Brief:
Repeat each record word for word.

Collected data entries

━━━━━━━━━━━━━━━━━━━━━━━━━━━━━━

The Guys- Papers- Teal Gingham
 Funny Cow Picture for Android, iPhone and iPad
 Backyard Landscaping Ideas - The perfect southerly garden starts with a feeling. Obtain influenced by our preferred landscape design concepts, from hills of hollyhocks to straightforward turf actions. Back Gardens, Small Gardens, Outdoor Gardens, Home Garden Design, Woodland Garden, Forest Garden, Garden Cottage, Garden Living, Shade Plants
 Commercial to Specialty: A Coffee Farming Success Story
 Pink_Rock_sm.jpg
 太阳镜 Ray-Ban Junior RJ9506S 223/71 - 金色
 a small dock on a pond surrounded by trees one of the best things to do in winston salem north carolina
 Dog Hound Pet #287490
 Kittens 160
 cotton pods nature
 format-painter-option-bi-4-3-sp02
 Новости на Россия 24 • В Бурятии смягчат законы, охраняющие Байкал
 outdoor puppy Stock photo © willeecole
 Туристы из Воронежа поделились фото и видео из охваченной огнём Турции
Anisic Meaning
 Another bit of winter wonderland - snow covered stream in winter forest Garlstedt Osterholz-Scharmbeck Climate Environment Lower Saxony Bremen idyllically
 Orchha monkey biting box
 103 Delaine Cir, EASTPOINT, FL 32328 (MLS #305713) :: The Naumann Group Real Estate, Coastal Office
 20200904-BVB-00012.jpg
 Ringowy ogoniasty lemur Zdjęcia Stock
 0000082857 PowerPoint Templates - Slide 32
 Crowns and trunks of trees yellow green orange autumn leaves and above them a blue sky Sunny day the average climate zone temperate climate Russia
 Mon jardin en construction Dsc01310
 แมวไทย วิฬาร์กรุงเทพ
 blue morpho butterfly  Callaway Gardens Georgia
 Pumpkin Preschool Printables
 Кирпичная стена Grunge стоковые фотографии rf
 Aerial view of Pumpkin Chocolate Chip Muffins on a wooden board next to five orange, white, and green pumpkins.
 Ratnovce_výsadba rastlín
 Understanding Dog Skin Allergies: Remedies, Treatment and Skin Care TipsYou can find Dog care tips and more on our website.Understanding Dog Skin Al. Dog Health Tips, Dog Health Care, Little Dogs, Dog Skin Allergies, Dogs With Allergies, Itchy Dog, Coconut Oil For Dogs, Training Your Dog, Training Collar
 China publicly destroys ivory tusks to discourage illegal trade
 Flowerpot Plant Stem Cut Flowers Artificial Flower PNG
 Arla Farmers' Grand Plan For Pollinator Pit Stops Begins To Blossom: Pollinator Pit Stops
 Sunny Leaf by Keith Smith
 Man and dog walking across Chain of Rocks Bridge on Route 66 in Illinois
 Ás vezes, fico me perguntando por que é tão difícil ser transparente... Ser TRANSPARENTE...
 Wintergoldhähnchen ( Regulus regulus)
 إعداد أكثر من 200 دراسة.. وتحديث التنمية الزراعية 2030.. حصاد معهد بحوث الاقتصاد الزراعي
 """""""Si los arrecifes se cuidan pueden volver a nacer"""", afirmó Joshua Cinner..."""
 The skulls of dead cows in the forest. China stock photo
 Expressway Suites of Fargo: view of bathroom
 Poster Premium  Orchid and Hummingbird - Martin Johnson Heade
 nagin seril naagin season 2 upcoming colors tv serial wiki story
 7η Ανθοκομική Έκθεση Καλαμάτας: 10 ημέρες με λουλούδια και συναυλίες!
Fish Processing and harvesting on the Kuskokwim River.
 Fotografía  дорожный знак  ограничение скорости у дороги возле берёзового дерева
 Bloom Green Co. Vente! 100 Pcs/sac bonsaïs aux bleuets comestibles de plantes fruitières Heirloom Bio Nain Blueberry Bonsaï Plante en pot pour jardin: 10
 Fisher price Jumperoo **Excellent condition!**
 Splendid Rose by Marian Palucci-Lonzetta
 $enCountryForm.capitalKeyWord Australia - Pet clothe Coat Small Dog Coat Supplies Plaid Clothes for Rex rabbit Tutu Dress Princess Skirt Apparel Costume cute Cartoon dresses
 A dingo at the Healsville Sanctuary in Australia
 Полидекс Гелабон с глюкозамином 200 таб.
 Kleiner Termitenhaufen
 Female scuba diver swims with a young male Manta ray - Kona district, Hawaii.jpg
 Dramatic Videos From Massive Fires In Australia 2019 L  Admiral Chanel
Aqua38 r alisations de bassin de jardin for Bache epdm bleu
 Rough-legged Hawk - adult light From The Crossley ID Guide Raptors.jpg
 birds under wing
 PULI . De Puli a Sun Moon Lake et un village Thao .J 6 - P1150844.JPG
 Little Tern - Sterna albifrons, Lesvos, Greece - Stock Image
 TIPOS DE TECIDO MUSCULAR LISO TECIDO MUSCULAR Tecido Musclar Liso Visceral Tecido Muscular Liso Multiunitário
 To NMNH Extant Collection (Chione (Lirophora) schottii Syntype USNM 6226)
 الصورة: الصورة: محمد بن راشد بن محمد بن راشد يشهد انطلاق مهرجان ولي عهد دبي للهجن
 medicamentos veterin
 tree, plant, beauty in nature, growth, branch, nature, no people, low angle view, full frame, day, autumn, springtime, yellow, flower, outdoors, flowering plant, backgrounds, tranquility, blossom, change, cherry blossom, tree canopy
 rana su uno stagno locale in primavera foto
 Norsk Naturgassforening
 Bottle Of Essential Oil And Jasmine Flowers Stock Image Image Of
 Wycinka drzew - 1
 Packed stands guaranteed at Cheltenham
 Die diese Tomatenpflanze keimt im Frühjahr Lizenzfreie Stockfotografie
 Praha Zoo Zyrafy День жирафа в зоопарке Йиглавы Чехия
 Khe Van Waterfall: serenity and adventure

━━━━━━━━━━━━━━━━━━━━━━━━━━━━━━

Response for this exercise:
The Guys- Papers- Teal Gingham
 Funny Cow Picture for Android, iPhone and iPad
 Backyard Landscaping Ideas - The perfect southerly garden starts with a feeling. Obtain influenced by our preferred landscape design concepts, from hills of hollyhocks to straightforward turf actions. Back Gardens, Small Gardens, Outdoor Gardens, Home Garden Design, Woodland Garden, Forest Garden, Garden Cottage, Garden Living, Shade Plants
 Commercial to Specialty: A Coffee Farming Success Story
 Pink_Rock_sm.jpg
 太阳镜 Ray-Ban Junior RJ9506S 223/71 - 金色
 a small dock on a pond surrounded by trees one of the best things to do in winston salem north carolina
 Dog Hound Pet #287490
 Kittens 160
 cotton pods nature
 format-painter-option-bi-4-3-sp02
 Новости на Россия 24 • В Бурятии смягчат законы, охраняющие Байкал
 outdoor puppy Stock photo © willeecole
 Туристы из Воронежа поделились фото и видео из охваченной огнём Турции
Anisic Meaning
 Another bit of winter wonderland - snow covered stream in winter forest Garlstedt Osterholz-Scharmbeck Climate Environment Lower Saxony Bremen idyllically
 Orchha monkey biting box
 103 Delaine Cir, EASTPOINT, FL 32328 (MLS #305713) :: The Naumann Group Real Estate, Coastal Office
 20200904-BVB-00012.jpg
 Ringowy ogoniasty lemur Zdjęcia Stock
 0000082857 PowerPoint Templates - Slide 32
 Crowns and trunks of trees yellow green orange autumn leaves and above them a blue sky Sunny day the average climate zone temperate climate Russia
 Mon jardin en construction Dsc01310
 แมวไทย วิฬาร์กรุงเทพ
 blue morpho butterfly  Callaway Gardens Georgia
 Pumpkin Preschool Printables
 Кирпичная стена Grunge стоковые фотографии rf
 Aerial view of Pumpkin Chocolate Chip Muffins on a wooden board next to five orange, white, and green pumpkins.
 Ratnovce_výsadba rastlín
 Understanding Dog Skin Allergies: Remedies, Treatment and Skin Care TipsYou can find Dog care tips and more on our website.Understanding Dog Skin Al. Dog Health Tips, Dog Health Care, Little Dogs, Dog Skin Allergies, Dogs With Allergies, Itchy Dog, Coconut Oil For Dogs, Training Your Dog, Training Collar
 China publicly destroys ivory tusks to discourage illegal trade
 Flowerpot Plant Stem Cut Flowers Artificial Flower PNG
 Arla Farmers' Grand Plan For Pollinator Pit Stops Begins To Blossom: Pollinator Pit Stops
 Sunny Leaf by Keith Smith
 Man and dog walking across Chain of Rocks Bridge on Route 66 in Illinois
 Ás vezes, fico me perguntando por que é tão difícil ser transparente... Ser TRANSPARENTE...
 Wintergoldhähnchen ( Regulus regulus)
 إعداد أكثر من 200 دراسة.. وتحديث التنمية الزراعية 2030.. حصاد معهد بحوث الاقتصاد الزراعي
 """""""Si los arrecifes se cuidan pueden volver a nacer"""", afirmó Joshua Cinner..."""
 The skulls of dead cows in the forest. China stock photo
 Expressway Suites of Fargo: view of bathroom
 Poster Premium  Orchid and Hummingbird - Martin Johnson Heade
 nagin seril naagin season 2 upcoming colors tv serial wiki story
 7η Ανθοκομική Έκθεση Καλαμάτας: 10 ημέρες με λουλούδια και συναυλίες!
Fish Processing and harvesting on the Kuskokwim River.
 Fotografía  дорожный знак  ограничение скорости у дороги возле берёзового дерева
 Bloom Green Co. Vente! 100 Pcs/sac bonsaïs aux bleuets comestibles de plantes fruitières Heirloom Bio Nain Blueberry Bonsaï Plante en pot pour jardin: 10
 Fisher price Jumperoo **Excellent condition!**
 Splendid Rose by Marian Palucci-Lonzetta
 $enCountryForm.capitalKeyWord Australia - Pet clothe Coat Small Dog Coat Supplies Plaid Clothes for Rex rabbit Tutu Dress Princess Skirt Apparel Costume cute Cartoon dresses
 A dingo at the Healsville Sanctuary in Australia
 Полидекс Гелабон с глюкозамином 200 таб.
 Kleiner Termitenhaufen
 Female scuba diver swims with a young male Manta ray - Kona district, Hawaii.jpg
 Dramatic Videos From Massive Fires In Australia 2019 L  Admiral Chanel
Aqua38 r alisations de bassin de jardin for Bache epdm bleu
 Rough-legged Hawk - adult light From The Crossley ID Guide Raptors.jpg
 birds under wing
 PULI . De Puli a Sun Moon Lake et un village Thao .J 6 - P1150844.JPG
 Little Tern - Sterna albifrons, Lesvos, Greece - Stock Image
 TIPOS DE TECIDO MUSCULAR LISO TECIDO MUSCULAR Tecido Musclar Liso Visceral Tecido Muscular Liso Multiunitário
 To NMNH Extant Collection (Chione (Lirophora) schottii Syntype USNM 6226)
 الصورة: الصورة: محمد بن راشد بن محمد بن راشد يشهد انطلاق مهرجان ولي عهد دبي للهجن
 medicamentos veterin
 tree, plant, beauty in nature, growth, branch, nature, no people, low angle view, full frame, day, autumn, springtime, yellow, flower, outdoors, flowering plant, backgrounds, tranquility, blossom, change, cherry blossom, tree canopy
 rana su uno stagno locale in primavera foto
 Norsk Naturgassforening
 Bottle Of Essential Oil And Jasmine Flowers Stock Image Image Of
 Wycinka drzew - 1
 Packed stands guaranteed at Cheltenham
 Die diese Tomatenpflanze keimt im Frühjahr Lizenzfreie Stockfotografie
 Praha Zoo Zyrafy День жирафа в зоопарке Йиглавы Чехия
 Khe Van Waterfall: serenity and adventure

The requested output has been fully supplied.